> Goal of the exercise:
Extend the passage on visual tracking with log-polar channel representations, starting right after its last sentence.

Estimated difference between translated representations of one frame compared to the representation of the next frame, sampled on a log-polar grid and interpolated using log-polar channel basis functions. In the left case, the precise translation is uncertain; however, there is a strong indication that the tracked object has moved downwards in the image. In the right case, the precise translation is more certain. The white markers indicate global minima of the error function with respect to translations. Blue indicate the smallest differences and red the largest (Color figure online)

4.3 Visual Tracking

One application for the log-polar channel layout is visual tracking. The operation of moving the central position of the log-polar grid followed by re-encoding the image is approximated by a linear operation directly on the previous channel coefficients. Since the high-resolution area will be at a different part of the image after translation, where only lower resolution information is available in the previous representation, only an approximation of the representation is obtained.

For rotations of the image in increments of the channel spacing in the angular direction, the corresponding new channel coefficients are obtained through a circular shift of the old coefficients. Combining the rotation operation with a single translation operation, translations in all directions can be generated through combined rotation-shift-inverse-rotation operations.

> Provided data:
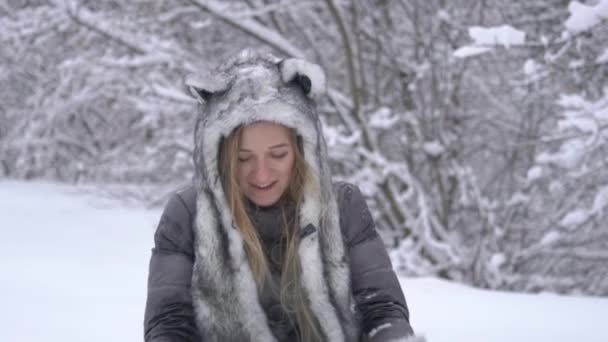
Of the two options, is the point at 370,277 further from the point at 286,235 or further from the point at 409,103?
the point at 409,103

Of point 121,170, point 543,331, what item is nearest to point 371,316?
point 543,331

> Response below:
With shift operations of different lengths, effects of operations in the 2D translation space can be sampled. By comparison with the representation of the next frame, translation information between the frames is obtained. This is illustrated in Fig. 10, where the errors after operations in the translation space are sampled in a log-polar grid and illustrated using log-polar channels. In this manner, more information regarding the local error surface is obtained.

5 Uniformization and Copula Estimation

Extending the idea of non-regular channel placement, channels should be placed depending on the data to be encoded, with high channel density where samples are likely. This can be obtained by mapping samples using the cumulative density function of the distribution from which the samples are drawn. Usually this function is not available, but using the ideas of density reconstruction from Sect. 3, a useful representation of the cumulative density function can be obtained and maintained online.

From Sect. 3 it is clear that for a set of reconstruction channel coefficients \(\lambda \) fulfilling the conjecture,

$$\begin{aligned} p(x) = \frac{1}{3} \sum _{n=1}^N\lambda _n K(x-\xi _n) \end{aligned}$$
(40)

is a valid density function. Furthermore, the corresponding cumulative density function is

$$\begin{aligned} \begin{aligned} P(x)&= \int _{-\infty }^x\frac{1}{3} \sum _{n=1}^N\lambda _n K(y-\xi _n) \ \mathrm {d}y = \\&=\frac{1}{3}\sum _{n=1}^N\lambda _n \int _{-\infty }^xK(y-\xi _n) \ \mathrm {d}y = \\&= \frac{1}{3}\sum _{n=1}^N\lambda _n \hat{K}(x-\xi _n) \end{aligned} \end{aligned}$$
(41)

with the (cumulative) basis functions \(\hat{K}(x) = \) \(\int _{-\infty }^x K(y) \ \mathrm {d}y\). Only three (for three overlapping channels) cumulative basis functions are in the transition region for any given x, (41) can thus be calculated in constant time (independent of channel count N) as

$$\begin{aligned} P(x) = 0 + \frac{1}{3}\sum _{n=j-1}^{j+1} \lambda _n \hat{K}(x-\xi _n) + \frac{N-(j+1)}{N}\qquad , \end{aligned}$$
(42)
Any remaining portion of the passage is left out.